Printer Friendly

Myxoinflammatory Fibroblastic Sarcoma: Review and Update.

BACKGROUND

Myxoinflammatory fibroblastic sarcoma (MIFS) is a rare soft tissue tumor first reported in 1998 by 3 independent investigators. Montgomery et al (1) described 51 cases that they called inflammatory myxohyaline tumor of distal extremities with virocyte or Reed-Sternberg-like cells. They observed neoplastic cells with large, inclusion-like nucleoli within a myxoid and fibroinflammatory milieu, frequent involvement of the hands and feet, and potential for local recurrence. Meis-Kindblom and Kindblom (2) reported 44 cases as "acral myxoinflammatory fibroblastic sarcoma," which mostly involved distal extremity sites, had a high rate of local recurrence, and metastasized to a regional lymph node in 1 case, the first documentation of its metastatic potential. Finally, Michal (3) reported 5 cases in the hand called inflammatory myxoid tumor of the soft parts with bizarre giant cells, none of which recurred. Because it is now known to occur in both acral and nonacral body sites, the World Health Organization has retained but modified Meis-Kindblom's original appellation by dropping the term acral. To date more than 400 cases of MIFS have been reported including a large cohort of 104 cases (4) along with descriptions of high-grade, aggressive variants. (5,6)

EPIDEMIOLOGY AND CLINICAL FEATURES

Myxoinflammatory fibroblastic sarcoma presents as a painless, slowly growing mass. It typically affects adult patients with an average age around 40 years. However, the age range is broad and includes both young children and nonagenarians. The sex ratio is 1:1. It has a distinct propensity for acral and dorsal (4) soft tissue locations, especially finger, hand, wrist, foot, and ankle, which together account for two-thirds of cases. (7) The dorsal foot/anterior ankle region is a characteristic site. However, MIFS can occur at various body sites including proximal extremities, trunk, and head and neck.
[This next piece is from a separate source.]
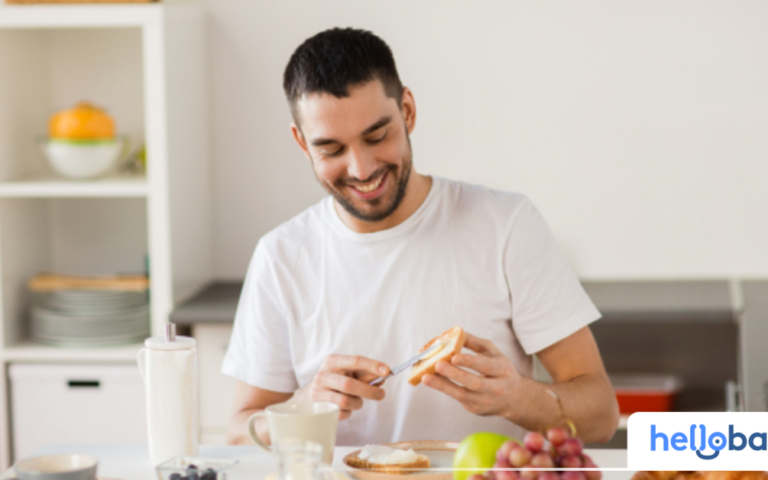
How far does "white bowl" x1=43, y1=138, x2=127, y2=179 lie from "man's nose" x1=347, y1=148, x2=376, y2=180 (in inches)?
46.6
Clinically, MIFS may resemble a benign lesion such as synovitis, ganglion cyst, or tenosynovial giant cell tumor. Elongated, fusiform growth can mimic an inflammatory condition. Because of its oftentimes benign clinical appearance, it is often treated inadequately at first surgical operation. By imaging, MIFS typically presents as a diffusely enhancing, lobulated, subcutaneous mass with nonspecific magnetic resonance imaging features suggestive of either a benign or malignant process. (6,8) Association with tendons and deep/intramuscular localization is not uncommon. Rare tumors invade bone (6,8) or destroy a joint, mimicking osteomyelitis or arthritis. (8)

PATHOLOGY

Grossly, MIFS is lobulated and varies from gelatinous to fleshy to firm, often being heterogeneous in color and texture (Figure 1). It usually occurs in subcutaneous adipose tissue where it infiltrates along fibrous septa and fascial planes. The average size is 3 cm; however, large progressive tumors measuring up to 30 cm have been reported. (5) Its broad histologic spectrum presents a major diagnostic challenge. For example, the proportions of myxoid lobules (Figures 2 and 3), fibroinflammatory areas (Figures 4 and 5), and cellular areas vary greatly from case to case, as do the numbers of cells with inclusion-like nuclei (Figure 6) often regarded as the hallmark cell of MIFS. Another diagnostic challenge is presence of a heavy inflammatory infiltrate that obscures the neoplastic cells (Figure 4).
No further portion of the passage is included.